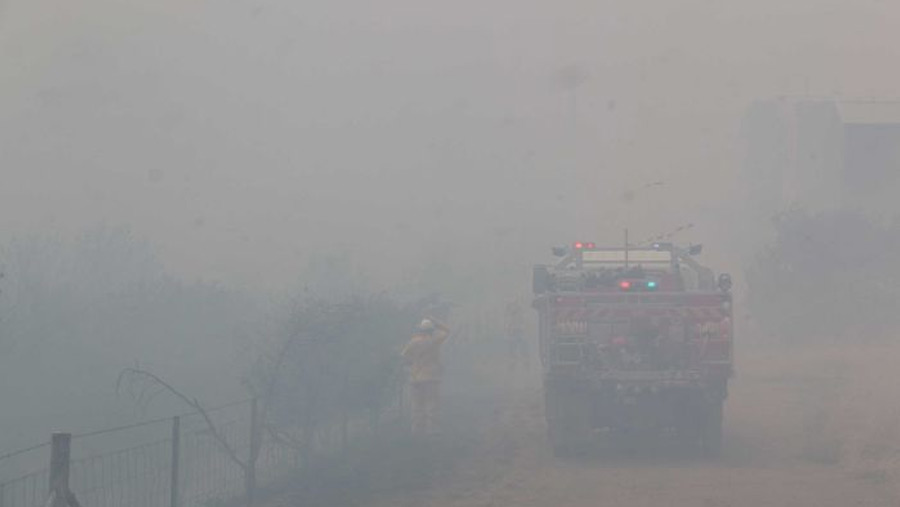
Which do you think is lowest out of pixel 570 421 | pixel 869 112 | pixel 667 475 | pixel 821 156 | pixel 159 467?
pixel 667 475

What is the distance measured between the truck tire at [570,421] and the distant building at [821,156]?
2891cm

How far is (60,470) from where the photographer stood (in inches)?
347

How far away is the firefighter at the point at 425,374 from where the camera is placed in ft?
61.1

*WHAT THIS TASK INVOLVES*. Return the data above word for word, leaving out the picture.

*ANSWER TO THIS TASK*.
Which do you think is lowest out of pixel 570 421 | pixel 869 112 | pixel 667 475 | pixel 821 156 | pixel 159 467?
pixel 667 475

What is the distance measured between the truck tire at [570,421] and the distant building at [821,156]?
2891cm

How far is (60,470) from where the photographer stood (in inches)?
347

How far away is the firefighter at the point at 425,374 from where the camera is placed in ft?
61.1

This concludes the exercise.